CONVERSION OF INSURANCE ON A DEPENDENT CHILD
Right to Convert
The insurance on each dependent child may be converted under this rider to a new
contract of life insurance. The insurance on each child's life may be converted
only once and once converted, all coverage under this rider on such child will
end. A conversion may be made only on (a) the day the insurance ends as
described in the last paragraph under Benefit above, and (b) each contract
anniversary immediately following his or her 18th and 22nd birthdays provided
that such anniversary occurs before the insurance ends. It will not be necessary
to prove that the child is insurable.
Conditions
The right to convert to a new contract is subject to these conditions: (1) The
insurance on the child must be converted while this contract is in force and not
in default past the last day of the grace period. (2) The amount of the new
contract must meet the minimum as we describe under Contract Specifications. (3)
We must receive a written application for the new contract no later than the
date the insurance on the child may be converted.
The new contract will not take effect unless the premium for it is paid
while the child is living and within 31 days after its contract date. If the
premium is paid as we state, it will be deemed that the insurance under the
new contract took effect on its contract date.
Premium Credit
When the insurance on a dependent child is converted, we will allow a premium
credit on the first premium for the new contract. The credit is equal to the
lesser of $1.00 for each full $1,000 of the term insurance under this benefit
and $1.00 for each full $1,000 of the new contract's basic amount of insurance.
Contract Date
The date of the new contract will be the day after the date the insurance on the
dependent child is converted. If a dependent child's coverage is converted, that
child's coverage will end at the end of the day before the contract date of the
new contract.
Contract Specifications
The new contract will be in the standard rating class. We will set the issue age
and the premiums for the new contract in accordance with our regular rules in
use on its contract date.
We will endorse the new contract to show that the period we state in its
Incontestability provision will start on the date coverage of the child began
under this benefit. But if this contract was reinstated after the date the
coverage began but before the date of the new contract, that period will start
on the date of the most recent reinstatement. We will have the right to use the
statements that were made to us as the basis for reinstatement to contest the
new contract. The period during which we will have that right will be the period
we state in the Incontestability provision of the new contract.
We will endorse the new contract to show that the period we state in its
Suicide Exclusion provision will start on the date coverage of the child began
under this benefit.
Except as we state in the next sentence, the new contract may be any
life or endowment policy we regularly issue on its contract date for the same
rating class, amount, issue age, and sex. It may not be; a single premium
contract; one that insures anyone in addition to the child; one that includes or
provides for term insurance, other than extended insurance; one with premiums
that increase after a stated time, if its first premium is less than 80% of any
later premium; or one with any benefit other than the basic insurance benefit
and the waiver benefit we refer to below. A waiver benefit may either waive or
pay premiums in the event of the Insured's total disability.
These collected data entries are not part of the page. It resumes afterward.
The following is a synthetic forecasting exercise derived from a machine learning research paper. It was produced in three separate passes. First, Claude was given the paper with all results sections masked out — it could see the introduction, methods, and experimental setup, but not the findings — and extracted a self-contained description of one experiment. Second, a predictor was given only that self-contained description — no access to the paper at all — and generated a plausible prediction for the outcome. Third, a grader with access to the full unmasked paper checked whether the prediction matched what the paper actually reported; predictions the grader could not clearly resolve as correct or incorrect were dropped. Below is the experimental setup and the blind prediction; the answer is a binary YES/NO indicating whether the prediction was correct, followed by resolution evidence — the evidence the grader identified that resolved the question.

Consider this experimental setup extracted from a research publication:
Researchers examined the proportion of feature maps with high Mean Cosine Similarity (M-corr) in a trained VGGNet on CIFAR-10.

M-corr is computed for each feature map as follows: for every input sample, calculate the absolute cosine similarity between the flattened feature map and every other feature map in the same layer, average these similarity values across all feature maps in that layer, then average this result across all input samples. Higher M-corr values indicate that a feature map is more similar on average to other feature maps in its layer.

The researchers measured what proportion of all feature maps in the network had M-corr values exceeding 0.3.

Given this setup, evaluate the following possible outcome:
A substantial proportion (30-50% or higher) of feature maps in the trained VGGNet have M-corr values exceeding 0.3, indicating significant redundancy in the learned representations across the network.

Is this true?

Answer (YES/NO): YES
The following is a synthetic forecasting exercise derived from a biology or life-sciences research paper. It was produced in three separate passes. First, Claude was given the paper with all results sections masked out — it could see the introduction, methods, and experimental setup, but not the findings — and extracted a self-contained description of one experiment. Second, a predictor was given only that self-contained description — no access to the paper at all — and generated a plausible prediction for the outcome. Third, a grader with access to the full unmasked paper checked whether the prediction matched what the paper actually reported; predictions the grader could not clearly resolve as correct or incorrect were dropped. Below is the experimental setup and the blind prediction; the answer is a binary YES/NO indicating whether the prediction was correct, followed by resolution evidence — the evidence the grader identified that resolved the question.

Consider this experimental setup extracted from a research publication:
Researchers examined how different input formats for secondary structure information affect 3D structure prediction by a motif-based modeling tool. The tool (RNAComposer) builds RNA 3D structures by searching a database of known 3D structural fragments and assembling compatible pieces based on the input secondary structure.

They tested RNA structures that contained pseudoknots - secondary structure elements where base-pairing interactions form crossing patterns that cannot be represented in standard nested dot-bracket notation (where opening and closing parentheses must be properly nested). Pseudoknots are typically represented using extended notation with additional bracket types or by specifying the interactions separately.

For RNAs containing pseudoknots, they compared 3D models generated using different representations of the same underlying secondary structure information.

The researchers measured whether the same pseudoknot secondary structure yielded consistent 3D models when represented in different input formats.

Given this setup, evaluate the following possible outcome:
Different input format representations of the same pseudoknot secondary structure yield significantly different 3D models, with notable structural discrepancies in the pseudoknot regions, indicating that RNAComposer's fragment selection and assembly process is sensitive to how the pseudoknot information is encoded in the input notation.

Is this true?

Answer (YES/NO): YES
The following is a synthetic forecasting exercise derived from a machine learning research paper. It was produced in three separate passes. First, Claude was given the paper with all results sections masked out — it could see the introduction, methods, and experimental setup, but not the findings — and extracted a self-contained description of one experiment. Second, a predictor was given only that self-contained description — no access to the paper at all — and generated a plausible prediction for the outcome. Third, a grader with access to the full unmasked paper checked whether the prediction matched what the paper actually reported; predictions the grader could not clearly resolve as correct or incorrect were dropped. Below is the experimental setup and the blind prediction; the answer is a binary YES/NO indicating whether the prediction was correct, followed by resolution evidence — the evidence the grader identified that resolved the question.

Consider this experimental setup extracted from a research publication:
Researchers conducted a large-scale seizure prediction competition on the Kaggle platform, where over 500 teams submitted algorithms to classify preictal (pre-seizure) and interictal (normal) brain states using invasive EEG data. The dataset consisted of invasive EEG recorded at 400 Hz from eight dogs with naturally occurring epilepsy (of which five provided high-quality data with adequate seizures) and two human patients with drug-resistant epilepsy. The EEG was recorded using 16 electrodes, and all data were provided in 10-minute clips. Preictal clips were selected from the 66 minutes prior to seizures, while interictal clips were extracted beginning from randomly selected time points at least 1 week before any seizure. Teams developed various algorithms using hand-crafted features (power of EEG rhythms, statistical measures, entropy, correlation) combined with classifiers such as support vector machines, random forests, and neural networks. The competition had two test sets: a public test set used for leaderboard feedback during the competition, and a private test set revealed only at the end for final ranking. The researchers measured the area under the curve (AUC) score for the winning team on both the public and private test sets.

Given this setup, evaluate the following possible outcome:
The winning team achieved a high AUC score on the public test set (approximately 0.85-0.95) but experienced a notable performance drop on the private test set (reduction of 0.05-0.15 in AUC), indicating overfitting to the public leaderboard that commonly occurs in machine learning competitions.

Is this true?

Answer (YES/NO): YES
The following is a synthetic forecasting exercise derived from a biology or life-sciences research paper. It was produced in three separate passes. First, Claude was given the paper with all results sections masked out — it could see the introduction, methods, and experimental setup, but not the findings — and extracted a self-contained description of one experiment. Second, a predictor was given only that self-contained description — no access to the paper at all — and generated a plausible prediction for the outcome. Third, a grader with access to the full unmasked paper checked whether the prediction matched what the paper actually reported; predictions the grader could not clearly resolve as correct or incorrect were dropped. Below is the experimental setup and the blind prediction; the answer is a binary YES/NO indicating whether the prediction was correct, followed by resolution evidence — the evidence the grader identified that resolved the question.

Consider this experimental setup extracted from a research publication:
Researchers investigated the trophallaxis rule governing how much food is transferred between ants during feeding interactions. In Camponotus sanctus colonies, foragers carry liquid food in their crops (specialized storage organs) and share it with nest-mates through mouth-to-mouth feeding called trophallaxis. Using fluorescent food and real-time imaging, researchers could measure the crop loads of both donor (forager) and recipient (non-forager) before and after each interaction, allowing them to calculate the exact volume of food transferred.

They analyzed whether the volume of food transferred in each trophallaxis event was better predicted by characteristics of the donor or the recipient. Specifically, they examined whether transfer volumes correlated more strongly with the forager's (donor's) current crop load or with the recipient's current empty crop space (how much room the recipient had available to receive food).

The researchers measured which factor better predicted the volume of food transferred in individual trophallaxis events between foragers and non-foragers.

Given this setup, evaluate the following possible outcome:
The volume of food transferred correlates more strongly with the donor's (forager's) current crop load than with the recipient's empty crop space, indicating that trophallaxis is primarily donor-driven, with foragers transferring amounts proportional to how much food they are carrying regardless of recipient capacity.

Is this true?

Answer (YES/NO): NO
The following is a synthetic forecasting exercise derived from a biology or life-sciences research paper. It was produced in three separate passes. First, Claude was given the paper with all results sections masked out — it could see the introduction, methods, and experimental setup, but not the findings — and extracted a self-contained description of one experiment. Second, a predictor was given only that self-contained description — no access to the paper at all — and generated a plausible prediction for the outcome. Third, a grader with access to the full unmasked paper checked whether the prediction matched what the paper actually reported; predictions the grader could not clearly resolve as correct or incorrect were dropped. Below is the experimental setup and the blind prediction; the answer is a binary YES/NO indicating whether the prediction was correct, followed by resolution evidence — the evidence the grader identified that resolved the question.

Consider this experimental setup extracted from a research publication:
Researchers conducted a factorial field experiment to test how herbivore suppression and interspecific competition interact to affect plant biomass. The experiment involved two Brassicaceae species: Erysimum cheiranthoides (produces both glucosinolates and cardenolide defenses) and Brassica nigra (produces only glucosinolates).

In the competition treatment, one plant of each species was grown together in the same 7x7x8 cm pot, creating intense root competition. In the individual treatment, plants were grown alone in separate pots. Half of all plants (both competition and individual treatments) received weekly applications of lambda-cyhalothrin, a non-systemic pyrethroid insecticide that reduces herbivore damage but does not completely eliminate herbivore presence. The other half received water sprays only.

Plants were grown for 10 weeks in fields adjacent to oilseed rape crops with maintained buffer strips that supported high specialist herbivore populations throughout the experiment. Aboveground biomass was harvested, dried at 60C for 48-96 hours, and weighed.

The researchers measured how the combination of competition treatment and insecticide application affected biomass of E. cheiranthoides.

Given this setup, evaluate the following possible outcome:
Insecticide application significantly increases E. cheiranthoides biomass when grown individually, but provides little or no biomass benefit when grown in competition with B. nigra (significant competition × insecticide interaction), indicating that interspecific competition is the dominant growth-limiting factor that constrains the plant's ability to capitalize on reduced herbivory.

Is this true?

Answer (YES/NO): NO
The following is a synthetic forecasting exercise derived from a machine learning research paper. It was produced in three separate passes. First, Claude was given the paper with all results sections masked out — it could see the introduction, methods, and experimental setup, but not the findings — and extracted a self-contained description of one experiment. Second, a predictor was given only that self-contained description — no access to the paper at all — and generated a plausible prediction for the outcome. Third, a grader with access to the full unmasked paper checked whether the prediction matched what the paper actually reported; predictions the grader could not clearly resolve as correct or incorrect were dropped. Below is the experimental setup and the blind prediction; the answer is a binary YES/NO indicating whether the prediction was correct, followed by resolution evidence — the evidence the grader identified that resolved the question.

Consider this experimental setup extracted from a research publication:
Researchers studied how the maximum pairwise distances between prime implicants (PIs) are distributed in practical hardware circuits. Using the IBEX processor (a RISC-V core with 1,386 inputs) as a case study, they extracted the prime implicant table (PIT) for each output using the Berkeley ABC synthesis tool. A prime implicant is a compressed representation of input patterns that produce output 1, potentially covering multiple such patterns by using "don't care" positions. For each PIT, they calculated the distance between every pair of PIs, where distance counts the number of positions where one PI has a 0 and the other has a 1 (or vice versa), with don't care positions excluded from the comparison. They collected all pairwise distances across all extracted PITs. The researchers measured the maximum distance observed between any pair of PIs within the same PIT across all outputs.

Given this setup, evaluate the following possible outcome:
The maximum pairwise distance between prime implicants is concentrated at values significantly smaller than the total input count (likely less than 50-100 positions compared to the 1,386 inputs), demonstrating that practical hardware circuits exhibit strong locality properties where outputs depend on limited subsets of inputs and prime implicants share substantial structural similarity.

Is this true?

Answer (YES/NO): YES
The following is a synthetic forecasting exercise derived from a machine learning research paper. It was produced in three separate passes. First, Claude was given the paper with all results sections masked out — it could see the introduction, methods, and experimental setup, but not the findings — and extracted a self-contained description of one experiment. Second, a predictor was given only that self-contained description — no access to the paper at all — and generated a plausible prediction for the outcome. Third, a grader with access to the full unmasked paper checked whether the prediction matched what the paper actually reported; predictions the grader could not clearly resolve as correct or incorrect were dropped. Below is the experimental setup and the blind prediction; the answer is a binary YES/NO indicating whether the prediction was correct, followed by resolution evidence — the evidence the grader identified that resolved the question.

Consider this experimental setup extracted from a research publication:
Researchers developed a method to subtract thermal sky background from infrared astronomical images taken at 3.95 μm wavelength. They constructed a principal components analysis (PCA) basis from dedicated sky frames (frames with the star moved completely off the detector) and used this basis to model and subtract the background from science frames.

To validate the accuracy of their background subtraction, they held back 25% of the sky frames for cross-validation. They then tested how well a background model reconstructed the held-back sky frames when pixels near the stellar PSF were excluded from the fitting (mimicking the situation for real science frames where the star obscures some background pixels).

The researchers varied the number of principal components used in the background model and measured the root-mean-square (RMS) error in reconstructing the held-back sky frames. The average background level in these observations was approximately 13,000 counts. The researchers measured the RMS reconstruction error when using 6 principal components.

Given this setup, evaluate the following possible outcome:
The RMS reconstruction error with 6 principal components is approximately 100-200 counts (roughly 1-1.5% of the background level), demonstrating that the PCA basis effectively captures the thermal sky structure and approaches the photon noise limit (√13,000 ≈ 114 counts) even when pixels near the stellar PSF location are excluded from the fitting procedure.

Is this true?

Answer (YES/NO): NO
The basic amount of the new contract may be any amount you ask for as
long as it is at least $10,000 and not more than five times the amount of
insurance on the child's life under this benefit, but the total amount for the
child may not exceed the maximum amount allowed by law. If the amount you want
is smaller than the smallest amount we would regularly issue on the plan you
want, we will issue a new contract for as low as $10,000 on the Life Paid Up at
Age 85 plan Life Paid Up at Age 65 plan if the issue age for the new contract is
less than 15 years) if you ask us to.
ORD 97320-98
II-139
If the new contract provides for premium payment to at least age 85, or
age 65 if the issue age for it is less than 15 years, we will include a waiver
benefit in the event of the total disability of the person insured if we would
include a waiver benefit in other contracts like the new one.
We will not waive or pay any premium under the new contract unless the
total disability started on or after its contract date. And we will not waive or
pay any premium under the new contract unless it has a waiver benefit, even if
we have paid premiums into this contract due to the Insured's total disability.
Any waiver benefit in the new contract will be the same one, with the
same provisions, that we put in other contracts like it on its contract date. In
any of these paragraphs, when we refer to other contracts, we mean contracts we
would regularly issue on the same plan as the new contract and for the same
rating class, amount, issue age and sex.
MISCELLANEOUS PROVISIONS
Changes
The insurance on a dependent child may be changed to a new contract of life
insurance other than in accordance with the requirements we state in this form.
But this kind of change may be made only if we consent, and will be subject to
conditions and charges that are then determined.
Beneficiary
The word beneficiary where we use it in this contract without qualification
means the beneficiary for insurance payable upon the death of the Insured.
On the contract date, the following two statements apply, unless we
issue the contract with an endorsement that states otherwise: (1) The
beneficiary for insurance payable upon the death of a dependent child will be
the Insured if living, otherwise the beneficiary for this insurance named in the
application. (2) If no such beneficiary is living when insurance under this
benefit becomes payable, we will make the payment in one sum to the estate of
the later to die of the Insured and such beneficiary.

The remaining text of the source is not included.